In Image #1, I clearly went with the literal sense of the word electricity. There are tangled light bulbs and lights hanging from the ceiling in the Museum of Modern Art. I love capturing extreme differences in light and contrast as depicted here.
Image#2 captures the spiral effect of a torn coffee filter with light source emanating electricity in the background.
Image #3 has a cooler tone to it and a more abstract view of a source of electricity. During a snowstorm, I went outside with my camera and saw light shining through the snow. I dug the snow off of the light and shot it straight on. It gave off an interesting effect and makes the viewer dive deeper into the picture to figure out what exactly they are looking at.
Image #4 captures the emotions that go along with effects of electricity in this day in age. The mental and emotional struggles people go through are conveyed here, and her struggles with the phone and the person on the other line are electric.
Image#5 is a more figurative electricity. The fire and whirlwind of confusion that is surrounding her is her electricity. She is trapped and can only be scene through a screen. This image captures the extreme end of my figurative electric photography.

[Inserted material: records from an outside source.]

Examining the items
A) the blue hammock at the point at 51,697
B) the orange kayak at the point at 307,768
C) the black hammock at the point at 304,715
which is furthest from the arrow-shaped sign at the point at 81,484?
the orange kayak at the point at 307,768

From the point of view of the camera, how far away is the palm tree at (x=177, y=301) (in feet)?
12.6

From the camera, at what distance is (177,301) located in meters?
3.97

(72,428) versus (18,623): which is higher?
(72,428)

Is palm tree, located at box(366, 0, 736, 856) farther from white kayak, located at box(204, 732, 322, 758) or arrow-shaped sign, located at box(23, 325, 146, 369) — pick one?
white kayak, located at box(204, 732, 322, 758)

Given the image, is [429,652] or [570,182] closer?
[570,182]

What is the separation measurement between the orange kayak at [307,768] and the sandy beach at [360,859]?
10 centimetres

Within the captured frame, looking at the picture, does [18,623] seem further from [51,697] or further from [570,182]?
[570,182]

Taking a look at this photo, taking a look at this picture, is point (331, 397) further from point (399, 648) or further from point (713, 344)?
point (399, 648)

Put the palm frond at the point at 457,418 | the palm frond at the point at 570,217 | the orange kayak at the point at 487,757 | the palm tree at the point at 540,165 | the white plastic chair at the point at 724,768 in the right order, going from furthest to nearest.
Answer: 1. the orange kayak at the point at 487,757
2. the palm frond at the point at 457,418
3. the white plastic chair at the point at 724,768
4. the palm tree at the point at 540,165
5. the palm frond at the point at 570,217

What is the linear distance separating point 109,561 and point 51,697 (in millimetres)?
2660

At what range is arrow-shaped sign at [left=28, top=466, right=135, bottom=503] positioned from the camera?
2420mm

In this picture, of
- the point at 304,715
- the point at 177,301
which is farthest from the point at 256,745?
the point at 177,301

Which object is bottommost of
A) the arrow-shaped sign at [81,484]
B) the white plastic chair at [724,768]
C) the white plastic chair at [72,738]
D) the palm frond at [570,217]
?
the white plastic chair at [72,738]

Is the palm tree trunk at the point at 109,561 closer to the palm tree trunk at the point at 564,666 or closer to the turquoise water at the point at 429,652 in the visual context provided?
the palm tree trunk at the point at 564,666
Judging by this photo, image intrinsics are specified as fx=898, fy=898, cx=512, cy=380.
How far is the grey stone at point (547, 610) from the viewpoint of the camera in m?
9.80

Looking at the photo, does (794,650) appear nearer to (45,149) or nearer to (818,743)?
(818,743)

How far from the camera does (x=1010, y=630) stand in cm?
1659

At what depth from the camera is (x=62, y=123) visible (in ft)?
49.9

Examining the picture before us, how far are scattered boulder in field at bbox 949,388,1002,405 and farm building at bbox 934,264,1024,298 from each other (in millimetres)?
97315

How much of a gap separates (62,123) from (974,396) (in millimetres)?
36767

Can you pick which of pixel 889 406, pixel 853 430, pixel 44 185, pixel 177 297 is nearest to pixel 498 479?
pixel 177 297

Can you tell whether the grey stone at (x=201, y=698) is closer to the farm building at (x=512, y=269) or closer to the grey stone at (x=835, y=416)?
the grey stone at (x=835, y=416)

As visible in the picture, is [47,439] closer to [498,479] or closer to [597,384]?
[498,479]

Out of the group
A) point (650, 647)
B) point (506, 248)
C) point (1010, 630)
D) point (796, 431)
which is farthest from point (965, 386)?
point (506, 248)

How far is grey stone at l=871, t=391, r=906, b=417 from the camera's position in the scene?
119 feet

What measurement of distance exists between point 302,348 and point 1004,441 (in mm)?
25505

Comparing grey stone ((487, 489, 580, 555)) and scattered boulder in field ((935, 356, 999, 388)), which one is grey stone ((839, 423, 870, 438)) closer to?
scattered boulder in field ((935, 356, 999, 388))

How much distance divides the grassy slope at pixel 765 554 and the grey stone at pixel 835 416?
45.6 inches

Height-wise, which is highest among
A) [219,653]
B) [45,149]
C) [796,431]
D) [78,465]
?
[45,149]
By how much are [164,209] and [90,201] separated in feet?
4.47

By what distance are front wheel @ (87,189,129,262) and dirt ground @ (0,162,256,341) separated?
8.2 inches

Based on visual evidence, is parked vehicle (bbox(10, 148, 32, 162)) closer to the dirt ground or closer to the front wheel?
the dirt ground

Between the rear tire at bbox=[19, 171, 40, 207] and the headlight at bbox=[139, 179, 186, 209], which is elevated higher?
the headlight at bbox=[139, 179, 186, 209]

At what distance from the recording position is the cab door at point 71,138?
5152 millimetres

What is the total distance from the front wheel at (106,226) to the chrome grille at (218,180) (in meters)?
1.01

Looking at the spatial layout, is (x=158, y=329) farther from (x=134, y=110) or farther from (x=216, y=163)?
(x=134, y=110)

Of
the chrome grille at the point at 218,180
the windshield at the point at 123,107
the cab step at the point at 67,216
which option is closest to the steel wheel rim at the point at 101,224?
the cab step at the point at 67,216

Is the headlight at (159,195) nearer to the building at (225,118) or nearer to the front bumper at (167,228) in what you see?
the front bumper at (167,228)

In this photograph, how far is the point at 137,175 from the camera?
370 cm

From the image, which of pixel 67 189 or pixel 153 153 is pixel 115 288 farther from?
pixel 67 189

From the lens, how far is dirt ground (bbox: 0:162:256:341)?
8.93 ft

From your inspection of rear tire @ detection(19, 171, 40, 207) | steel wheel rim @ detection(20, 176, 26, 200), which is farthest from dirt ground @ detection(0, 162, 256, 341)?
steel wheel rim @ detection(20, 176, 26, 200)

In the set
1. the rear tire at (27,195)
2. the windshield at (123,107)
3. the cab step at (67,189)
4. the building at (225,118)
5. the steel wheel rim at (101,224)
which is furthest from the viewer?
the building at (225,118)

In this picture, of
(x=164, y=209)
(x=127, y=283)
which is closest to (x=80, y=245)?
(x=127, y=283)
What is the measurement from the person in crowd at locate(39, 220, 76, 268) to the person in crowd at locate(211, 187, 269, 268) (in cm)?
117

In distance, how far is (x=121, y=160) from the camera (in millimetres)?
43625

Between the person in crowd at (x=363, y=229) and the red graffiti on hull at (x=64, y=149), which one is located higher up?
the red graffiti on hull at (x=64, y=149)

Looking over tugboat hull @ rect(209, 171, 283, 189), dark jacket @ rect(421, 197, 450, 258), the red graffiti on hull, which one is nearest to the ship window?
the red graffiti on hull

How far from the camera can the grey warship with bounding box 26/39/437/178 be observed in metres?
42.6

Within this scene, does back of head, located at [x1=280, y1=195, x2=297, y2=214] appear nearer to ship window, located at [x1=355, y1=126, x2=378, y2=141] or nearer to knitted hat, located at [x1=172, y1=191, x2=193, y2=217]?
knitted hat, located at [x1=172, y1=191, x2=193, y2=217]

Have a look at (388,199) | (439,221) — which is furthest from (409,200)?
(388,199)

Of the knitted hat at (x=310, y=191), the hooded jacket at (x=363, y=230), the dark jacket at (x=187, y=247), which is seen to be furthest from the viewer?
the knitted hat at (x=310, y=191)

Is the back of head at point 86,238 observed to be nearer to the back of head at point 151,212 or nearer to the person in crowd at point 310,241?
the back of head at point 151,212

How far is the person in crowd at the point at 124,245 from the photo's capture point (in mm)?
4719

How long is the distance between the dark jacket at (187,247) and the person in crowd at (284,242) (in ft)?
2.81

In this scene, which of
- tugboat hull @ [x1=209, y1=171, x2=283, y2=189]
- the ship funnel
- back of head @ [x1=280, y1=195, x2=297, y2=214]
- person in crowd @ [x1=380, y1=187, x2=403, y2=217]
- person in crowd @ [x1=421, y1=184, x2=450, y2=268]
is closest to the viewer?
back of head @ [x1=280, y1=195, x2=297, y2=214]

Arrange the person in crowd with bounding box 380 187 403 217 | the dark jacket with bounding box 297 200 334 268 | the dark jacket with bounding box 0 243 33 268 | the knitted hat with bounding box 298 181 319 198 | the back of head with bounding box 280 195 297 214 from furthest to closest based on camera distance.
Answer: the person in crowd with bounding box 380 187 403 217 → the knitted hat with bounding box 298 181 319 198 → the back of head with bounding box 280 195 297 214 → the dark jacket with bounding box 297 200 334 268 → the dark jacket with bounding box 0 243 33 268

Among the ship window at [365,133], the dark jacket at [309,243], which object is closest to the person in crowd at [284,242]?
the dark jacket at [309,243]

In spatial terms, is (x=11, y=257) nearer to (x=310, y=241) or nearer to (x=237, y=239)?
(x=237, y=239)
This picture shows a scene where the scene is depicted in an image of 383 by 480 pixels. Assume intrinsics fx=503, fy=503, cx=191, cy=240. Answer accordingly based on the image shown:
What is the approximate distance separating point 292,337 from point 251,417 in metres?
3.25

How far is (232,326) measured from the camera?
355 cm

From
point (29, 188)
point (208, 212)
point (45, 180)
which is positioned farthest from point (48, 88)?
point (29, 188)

Image #6 incorporates literal wires and chords as well as a small source of light in the top right hand corner. I used my sister as a model and emphasized the contrast between inanimate objects and a human form.
Image #7 is a light trail of a car in motion. Electricity is a prevalent and important piece of everyone’s daily lives. I felt it was important to capture the electricity in motion, just as we are in constant motion and traveling all day long.
Image #8 is my final image for this photo series. It is another light trail involving a toy car. I used a sparkler to capture the essence of an electricity fire. I captured the traveling of the sparks and the toy car in motion.